• _Action item_:
Transcribe the records that follow. Keep every word exactly, and drop the pictures.

= = = =

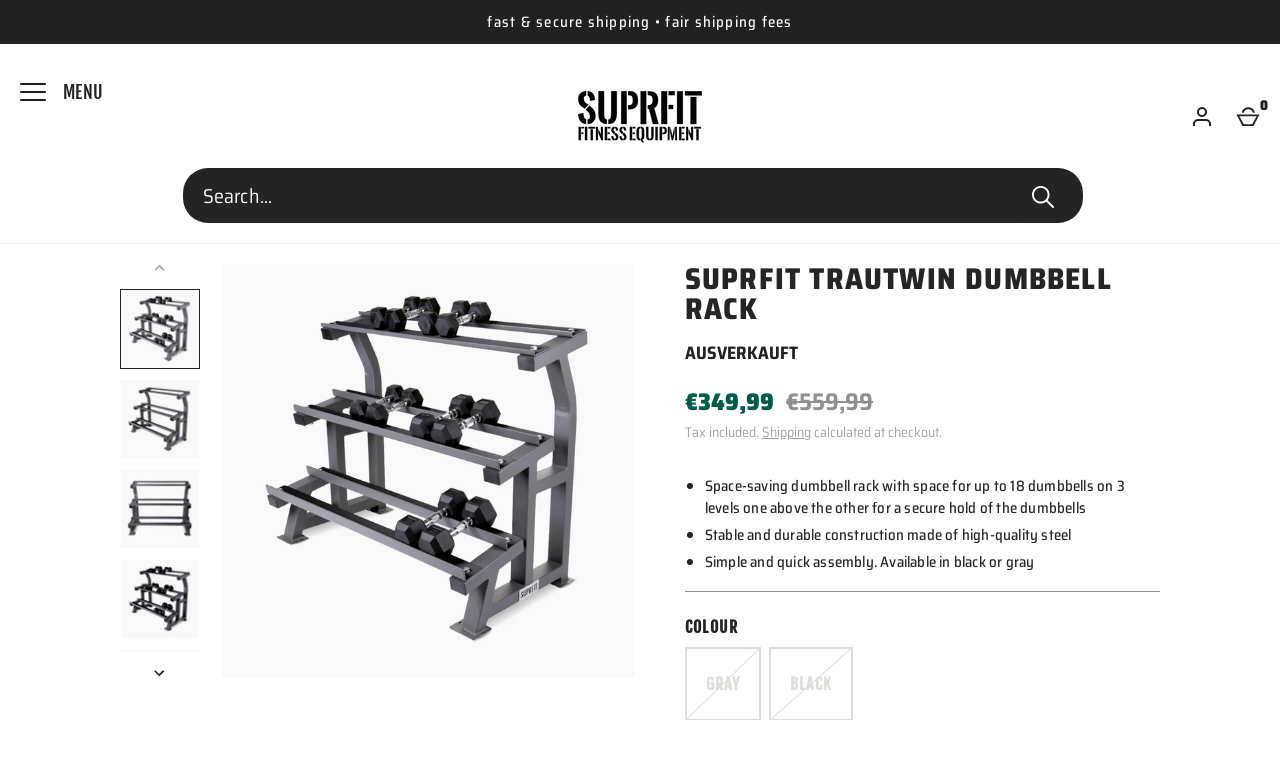

--- FILE ---
content_type: text/css
request_url: https://suprfit.com/cdn/shop/t/72/assets/custom-product-style.css?v=5987082569521562691744790227
body_size: -93
content:
.custom-product-heading{font-size:30px!important}.custom-quantity-selector{height:55px!important;min-width:100px!important}@media screen and (min-width: 767px){.product-grid__media{flex:1 1 52%!important}.product-grid__detail{flex:1 1 48%!important}.product-grid__detail{max-width:100%}}.spaced-section.product{margin-top:20px!important}.globo-swatch-product-detail .globo-detail-size-big,.swatches-globo .swatch--gl li .globo-size-big{width:37.1px!important;height:37.1px!important}ul.product-facts__list li{margin:5px 0 0!important;font-size:15px!important;width:100%;text-align:left}@media only screen and (max-width:767px){ul.product-facts__list li{margin:5px 0 0!important;font-size:15px!important;width:100%;text-align:left}.header-search button.input-with-button__button.button.button--alt{min-height:40px!important}}.cc-accordion-item__title,.name-option{font-size:14px!important}.cc-accordion-item__contentrte,.cc-accordion-item__contentrte>p{font-size:15px!important}.app-section.spaced-section.container #shopify-product-reviews .spr-header-title{font-size:30px!important}.app-section.spaced-section.container #shopify-product-reviews .spr-summary.rte,.app-section.spaced-section.container #shopify-product-reviews .spr-review-content-body{font-size:15px}#product-recommendations .card__image{max-width:15rem}#product-recommendations .card__content>*,#product-recommendations .card__title,#product-recommendations .product-price__amount,#product-recommendations .product-price__compare{font-size:15px!important}h2.testimonials__title.meta{font-size:30px!important}span.metafield-multi_line_text_field{font-size:15px}h2.section-heading,h2.section-heading>a{font-size:30px!important}.template-product .media-with-text p{font-size:15px!important}.card h3.card__heading{font-size:20px}.card .rte p{font-size:15px!important}.featured-collection-slider-wrapper .card__content>*,.featured-collection-slider-wrapper .card__title,.featured-collection-slider-wrapper .product-price__amount,.featured-collection-slider-wrapper .product-price__compare{font-size:15px!important}.featured-collection .template-product .button.button--alt{font-size:15px!important}.container{max-width:1150px!important}#shopify-product-reviews>div>div.spr-header>div>span.spr-starrating.spr-summary-starrating>i{font-size:100%}@media only screen and (min-width:768px){.product-grid__media{position:sticky;top:25%;height:fit-content}}
/*# sourceMappingURL=/cdn/shop/t/72/assets/custom-product-style.css.map?v=5987082569521562691744790227 */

= = = =

• _Task result_:
--- FILE ---
content_type: text/css
request_url: https://suprfit.com/cdn/shop/t/72/assets/custom-product-style.css?v=5987082569521562691744790227
body_size: -93
content:
.custom-product-heading{font-size:30px!important}.custom-quantity-selector{height:55px!important;min-width:100px!important}@media screen and (min-width: 767px){.product-grid__media{flex:1 1 52%!important}.product-grid__detail{flex:1 1 48%!important}.product-grid__detail{max-width:100%}}.spaced-section.product{margin-top:20px!important}.globo-swatch-product-detail .globo-detail-size-big,.swatches-globo .swatch--gl li .globo-size-big{width:37.1px!important;height:37.1px!important}ul.product-facts__list li{margin:5px 0 0!important;font-size:15px!important;width:100%;text-align:left}@media only screen and (max-width:767px){ul.product-facts__list li{margin:5px 0 0!important;font-size:15px!important;width:100%;text-align:left}.header-search button.input-with-button__button.button.button--alt{min-height:40px!important}}.cc-accordion-item__title,.name-option{font-size:14px!important}.cc-accordion-item__contentrte,.cc-accordion-item__contentrte>p{font-size:15px!important}.app-section.spaced-section.container #shopify-product-reviews .spr-header-title{font-size:30px!important}.app-section.spaced-section.container #shopify-product-reviews .spr-summary.rte,.app-section.spaced-section.container #shopify-product-reviews .spr-review-content-body{font-size:15px}#product-recommendations .card__image{max-width:15rem}#product-recommendations .card__content>*,#product-recommendations .card__title,#product-recommendations .product-price__amount,#product-recommendations .product-price__compare{font-size:15px!important}h2.testimonials__title.meta{font-size:30px!important}span.metafield-multi_line_text_field{font-size:15px}h2.section-heading,h2.section-heading>a{font-size:30px!important}.template-product .media-with-text p{font-size:15px!important}.card h3.card__heading{font-size:20px}.card .rte p{font-size:15px!important}.featured-collection-slider-wrapper .card__content>*,.featured-collection-slider-wrapper .card__title,.featured-collection-slider-wrapper .product-price__amount,.featured-collection-slider-wrapper .product-price__compare{font-size:15px!important}.featured-collection .template-product .button.button--alt{font-size:15px!important}.container{max-width:1150px!important}#shopify-product-reviews>div>div.spr-header>div>span.spr-starrating.spr-summary-starrating>i{font-size:100%}@media only screen and (min-width:768px){.product-grid__media{position:sticky;top:25%;height:fit-content}}
/*# sourceMappingURL=/cdn/shop/t/72/assets/custom-product-style.css.map?v=5987082569521562691744790227 */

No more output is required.